> [Work to complete]
Begin at the listing line that contains "At what distance from the observer is point" and stop after the line that contains "0.59 metres". Write out only those lines, changing "observer" to "camera" and keeping everything else the same.

> [Input records]
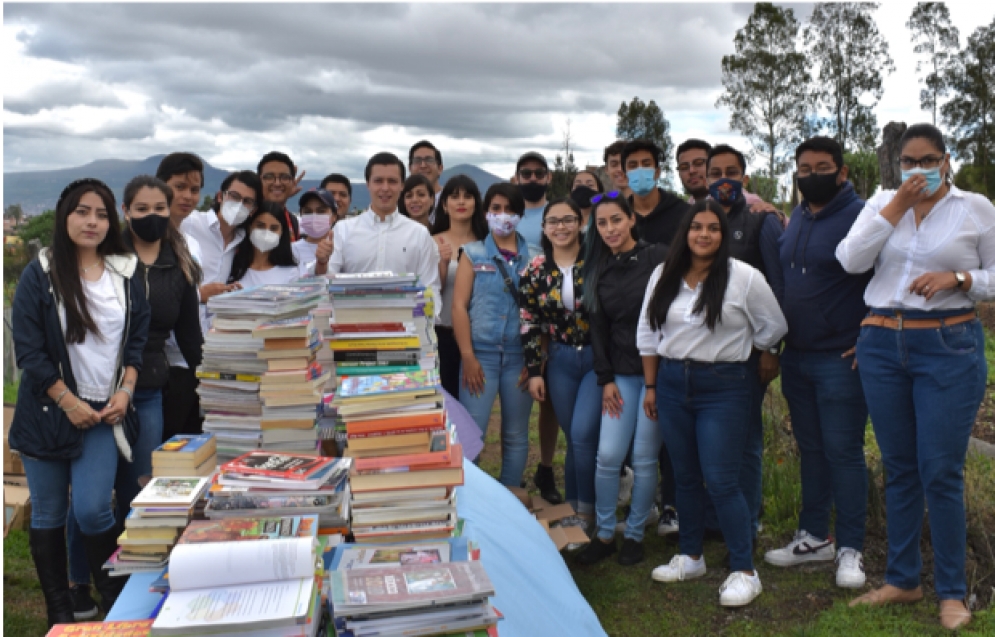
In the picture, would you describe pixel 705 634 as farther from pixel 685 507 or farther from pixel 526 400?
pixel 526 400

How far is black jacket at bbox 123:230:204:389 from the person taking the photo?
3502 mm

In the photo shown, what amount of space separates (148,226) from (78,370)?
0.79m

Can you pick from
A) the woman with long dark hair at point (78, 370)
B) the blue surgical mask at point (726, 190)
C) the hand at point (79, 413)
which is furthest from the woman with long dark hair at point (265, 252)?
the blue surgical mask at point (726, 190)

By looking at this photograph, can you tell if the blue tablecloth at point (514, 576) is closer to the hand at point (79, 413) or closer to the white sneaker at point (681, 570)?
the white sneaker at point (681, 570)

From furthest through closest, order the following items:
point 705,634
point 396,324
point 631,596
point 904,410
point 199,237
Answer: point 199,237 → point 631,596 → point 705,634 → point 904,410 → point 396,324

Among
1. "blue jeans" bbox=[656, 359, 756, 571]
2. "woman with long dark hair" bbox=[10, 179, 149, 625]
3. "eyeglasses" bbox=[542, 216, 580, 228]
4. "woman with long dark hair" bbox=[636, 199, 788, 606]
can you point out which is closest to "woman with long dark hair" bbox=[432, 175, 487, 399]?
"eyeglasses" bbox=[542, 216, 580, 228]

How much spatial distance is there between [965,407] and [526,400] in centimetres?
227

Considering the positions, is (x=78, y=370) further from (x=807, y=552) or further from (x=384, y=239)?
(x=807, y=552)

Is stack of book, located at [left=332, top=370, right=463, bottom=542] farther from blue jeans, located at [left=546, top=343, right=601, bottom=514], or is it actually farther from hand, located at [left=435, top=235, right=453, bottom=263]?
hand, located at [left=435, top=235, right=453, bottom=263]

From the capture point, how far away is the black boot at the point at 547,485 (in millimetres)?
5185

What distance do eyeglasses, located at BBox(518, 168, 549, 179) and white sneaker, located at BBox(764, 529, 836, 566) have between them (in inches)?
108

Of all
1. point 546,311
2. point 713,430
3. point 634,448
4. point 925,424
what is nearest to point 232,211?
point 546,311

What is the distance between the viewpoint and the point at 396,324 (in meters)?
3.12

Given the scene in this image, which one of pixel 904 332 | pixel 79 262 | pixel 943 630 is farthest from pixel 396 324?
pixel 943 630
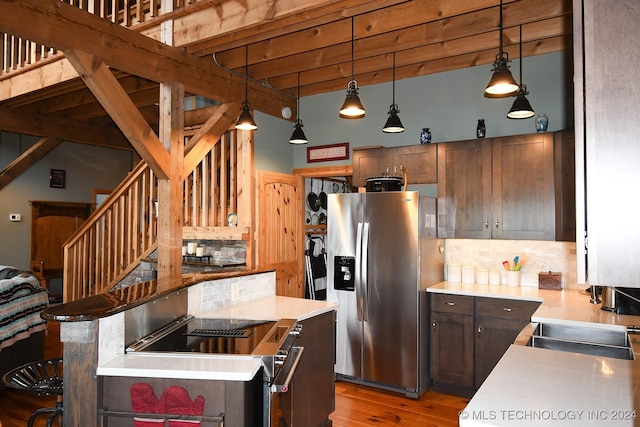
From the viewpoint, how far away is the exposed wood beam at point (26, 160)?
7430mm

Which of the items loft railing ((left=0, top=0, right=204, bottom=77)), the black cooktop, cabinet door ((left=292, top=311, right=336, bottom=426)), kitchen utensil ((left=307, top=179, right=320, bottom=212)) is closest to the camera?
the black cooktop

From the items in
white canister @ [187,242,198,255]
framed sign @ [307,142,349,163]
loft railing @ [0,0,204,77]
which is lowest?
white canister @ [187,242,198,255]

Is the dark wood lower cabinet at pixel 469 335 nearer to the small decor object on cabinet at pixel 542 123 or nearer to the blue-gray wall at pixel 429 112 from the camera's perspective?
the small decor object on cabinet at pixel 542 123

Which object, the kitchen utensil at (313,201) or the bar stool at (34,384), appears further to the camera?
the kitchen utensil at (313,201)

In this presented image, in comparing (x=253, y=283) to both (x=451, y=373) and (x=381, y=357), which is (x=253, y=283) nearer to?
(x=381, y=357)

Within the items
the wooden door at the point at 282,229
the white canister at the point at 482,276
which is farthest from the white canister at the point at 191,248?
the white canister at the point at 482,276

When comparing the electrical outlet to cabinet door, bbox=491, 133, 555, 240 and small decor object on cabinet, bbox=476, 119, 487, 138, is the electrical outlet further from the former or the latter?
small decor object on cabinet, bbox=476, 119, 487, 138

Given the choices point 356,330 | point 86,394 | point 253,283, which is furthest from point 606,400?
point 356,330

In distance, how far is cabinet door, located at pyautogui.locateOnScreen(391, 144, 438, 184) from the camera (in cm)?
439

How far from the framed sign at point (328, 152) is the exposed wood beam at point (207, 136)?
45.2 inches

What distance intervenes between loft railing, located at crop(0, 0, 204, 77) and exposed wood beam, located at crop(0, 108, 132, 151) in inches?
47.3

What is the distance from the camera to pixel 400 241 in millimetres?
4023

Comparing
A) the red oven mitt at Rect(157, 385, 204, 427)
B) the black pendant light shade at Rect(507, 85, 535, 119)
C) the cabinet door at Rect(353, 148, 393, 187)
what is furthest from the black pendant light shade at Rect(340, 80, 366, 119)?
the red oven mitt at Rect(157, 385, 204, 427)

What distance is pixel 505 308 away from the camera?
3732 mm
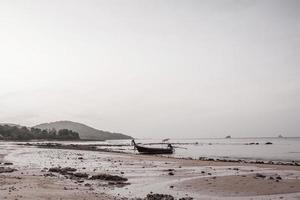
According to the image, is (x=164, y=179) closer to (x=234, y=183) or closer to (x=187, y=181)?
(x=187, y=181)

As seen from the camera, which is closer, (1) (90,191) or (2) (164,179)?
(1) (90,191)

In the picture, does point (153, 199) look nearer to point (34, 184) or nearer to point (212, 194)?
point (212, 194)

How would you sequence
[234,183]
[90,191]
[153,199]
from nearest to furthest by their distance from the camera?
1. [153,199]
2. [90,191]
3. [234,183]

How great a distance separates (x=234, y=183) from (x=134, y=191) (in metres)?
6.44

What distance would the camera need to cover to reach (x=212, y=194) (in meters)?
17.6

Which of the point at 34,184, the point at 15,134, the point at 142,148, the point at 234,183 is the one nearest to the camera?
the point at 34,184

* * *

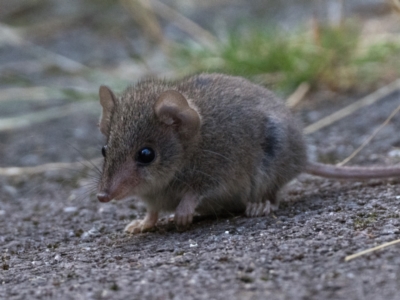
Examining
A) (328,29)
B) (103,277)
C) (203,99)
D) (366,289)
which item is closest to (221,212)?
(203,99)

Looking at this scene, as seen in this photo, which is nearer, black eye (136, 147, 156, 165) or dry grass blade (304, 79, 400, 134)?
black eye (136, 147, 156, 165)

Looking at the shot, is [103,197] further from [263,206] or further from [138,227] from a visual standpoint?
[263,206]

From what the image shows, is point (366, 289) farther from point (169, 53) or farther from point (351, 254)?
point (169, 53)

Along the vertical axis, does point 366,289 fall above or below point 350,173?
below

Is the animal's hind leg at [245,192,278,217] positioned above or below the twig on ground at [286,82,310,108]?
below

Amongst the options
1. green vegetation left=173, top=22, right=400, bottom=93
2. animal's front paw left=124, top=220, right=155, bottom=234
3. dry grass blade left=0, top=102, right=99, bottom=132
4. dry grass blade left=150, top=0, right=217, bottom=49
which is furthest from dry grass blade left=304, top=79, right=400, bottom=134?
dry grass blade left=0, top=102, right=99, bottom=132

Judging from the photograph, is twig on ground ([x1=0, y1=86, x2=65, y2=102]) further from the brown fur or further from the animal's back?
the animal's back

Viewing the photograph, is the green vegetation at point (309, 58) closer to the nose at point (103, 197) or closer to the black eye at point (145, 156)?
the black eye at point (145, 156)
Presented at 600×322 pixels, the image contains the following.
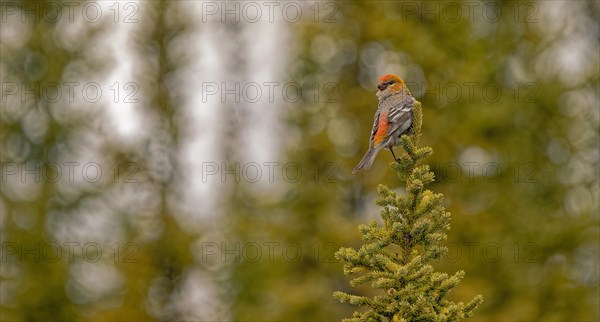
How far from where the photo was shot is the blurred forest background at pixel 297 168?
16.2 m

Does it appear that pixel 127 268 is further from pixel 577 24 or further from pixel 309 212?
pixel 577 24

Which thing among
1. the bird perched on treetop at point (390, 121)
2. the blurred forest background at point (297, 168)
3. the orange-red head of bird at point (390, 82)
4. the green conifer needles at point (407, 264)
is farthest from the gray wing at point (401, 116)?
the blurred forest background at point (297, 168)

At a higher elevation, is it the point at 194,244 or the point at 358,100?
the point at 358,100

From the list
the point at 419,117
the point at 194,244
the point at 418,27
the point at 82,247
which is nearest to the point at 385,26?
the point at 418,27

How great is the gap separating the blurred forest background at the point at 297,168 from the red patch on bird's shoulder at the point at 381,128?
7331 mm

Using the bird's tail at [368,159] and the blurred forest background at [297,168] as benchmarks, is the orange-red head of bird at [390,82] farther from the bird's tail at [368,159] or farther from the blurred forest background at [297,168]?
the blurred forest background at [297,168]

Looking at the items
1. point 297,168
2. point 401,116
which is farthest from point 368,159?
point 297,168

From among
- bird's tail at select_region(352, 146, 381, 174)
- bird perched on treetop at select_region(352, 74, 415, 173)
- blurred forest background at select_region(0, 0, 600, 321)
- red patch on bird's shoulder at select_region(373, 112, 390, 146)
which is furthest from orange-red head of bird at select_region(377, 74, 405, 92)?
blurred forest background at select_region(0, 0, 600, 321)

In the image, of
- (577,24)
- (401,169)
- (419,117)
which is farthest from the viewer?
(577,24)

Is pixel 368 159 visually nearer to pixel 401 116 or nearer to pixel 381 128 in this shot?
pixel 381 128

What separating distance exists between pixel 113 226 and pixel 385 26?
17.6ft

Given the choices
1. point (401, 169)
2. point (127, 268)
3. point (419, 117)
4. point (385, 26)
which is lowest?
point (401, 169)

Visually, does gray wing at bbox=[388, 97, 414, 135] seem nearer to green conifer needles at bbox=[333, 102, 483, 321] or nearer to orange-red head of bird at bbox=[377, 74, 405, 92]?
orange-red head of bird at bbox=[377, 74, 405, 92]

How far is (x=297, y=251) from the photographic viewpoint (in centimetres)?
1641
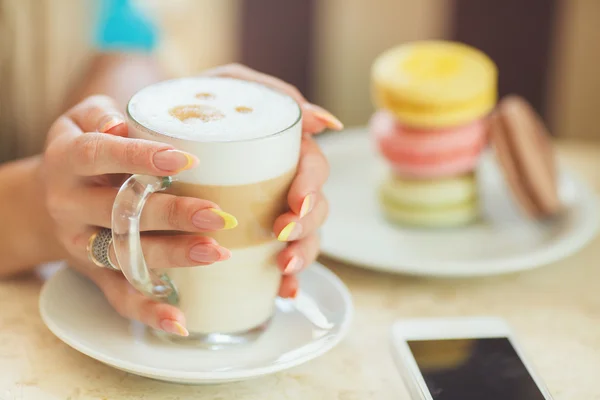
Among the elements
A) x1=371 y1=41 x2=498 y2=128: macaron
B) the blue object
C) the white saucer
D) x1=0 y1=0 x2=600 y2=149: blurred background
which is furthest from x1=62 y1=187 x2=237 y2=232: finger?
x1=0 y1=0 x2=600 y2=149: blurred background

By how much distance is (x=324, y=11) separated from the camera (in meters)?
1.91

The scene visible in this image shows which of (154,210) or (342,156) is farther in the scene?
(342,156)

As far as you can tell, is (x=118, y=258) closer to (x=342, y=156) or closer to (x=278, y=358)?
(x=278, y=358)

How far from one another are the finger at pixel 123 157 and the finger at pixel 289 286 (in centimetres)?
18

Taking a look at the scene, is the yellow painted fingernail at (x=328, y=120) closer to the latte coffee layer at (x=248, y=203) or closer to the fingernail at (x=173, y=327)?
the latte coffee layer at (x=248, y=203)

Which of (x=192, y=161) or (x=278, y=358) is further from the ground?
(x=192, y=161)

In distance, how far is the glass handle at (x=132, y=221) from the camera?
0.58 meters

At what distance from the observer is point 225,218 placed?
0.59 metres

==

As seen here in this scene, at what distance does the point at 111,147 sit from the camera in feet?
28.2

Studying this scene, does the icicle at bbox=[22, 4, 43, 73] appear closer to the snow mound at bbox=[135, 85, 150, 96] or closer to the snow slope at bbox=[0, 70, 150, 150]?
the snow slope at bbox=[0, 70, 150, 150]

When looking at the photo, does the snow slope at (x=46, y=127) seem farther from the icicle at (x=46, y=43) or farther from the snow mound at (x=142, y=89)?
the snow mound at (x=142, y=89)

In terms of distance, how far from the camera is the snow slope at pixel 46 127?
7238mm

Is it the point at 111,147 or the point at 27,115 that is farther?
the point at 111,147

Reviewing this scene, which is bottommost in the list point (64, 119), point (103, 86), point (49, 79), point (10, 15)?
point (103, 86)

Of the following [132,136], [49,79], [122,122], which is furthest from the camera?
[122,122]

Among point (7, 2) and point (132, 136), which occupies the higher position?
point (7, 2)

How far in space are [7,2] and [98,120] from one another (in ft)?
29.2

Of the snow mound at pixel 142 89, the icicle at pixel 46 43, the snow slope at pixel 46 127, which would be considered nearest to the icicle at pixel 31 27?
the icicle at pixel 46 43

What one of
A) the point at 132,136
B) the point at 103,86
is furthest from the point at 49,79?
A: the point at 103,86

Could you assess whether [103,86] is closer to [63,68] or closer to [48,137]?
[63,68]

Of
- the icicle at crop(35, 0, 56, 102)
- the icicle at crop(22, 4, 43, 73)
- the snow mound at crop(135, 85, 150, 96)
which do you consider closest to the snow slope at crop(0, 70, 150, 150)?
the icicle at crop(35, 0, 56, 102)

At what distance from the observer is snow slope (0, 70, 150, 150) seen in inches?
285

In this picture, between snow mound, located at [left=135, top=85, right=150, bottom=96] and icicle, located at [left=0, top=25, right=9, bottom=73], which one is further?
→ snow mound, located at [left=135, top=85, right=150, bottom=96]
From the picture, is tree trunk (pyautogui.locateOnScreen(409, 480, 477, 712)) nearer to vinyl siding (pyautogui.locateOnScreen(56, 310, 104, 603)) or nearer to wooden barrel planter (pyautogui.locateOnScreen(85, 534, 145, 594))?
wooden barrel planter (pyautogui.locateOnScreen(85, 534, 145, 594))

> [Output of the task]
At what distance from the camera is point 225,218 placed?
0.59 metres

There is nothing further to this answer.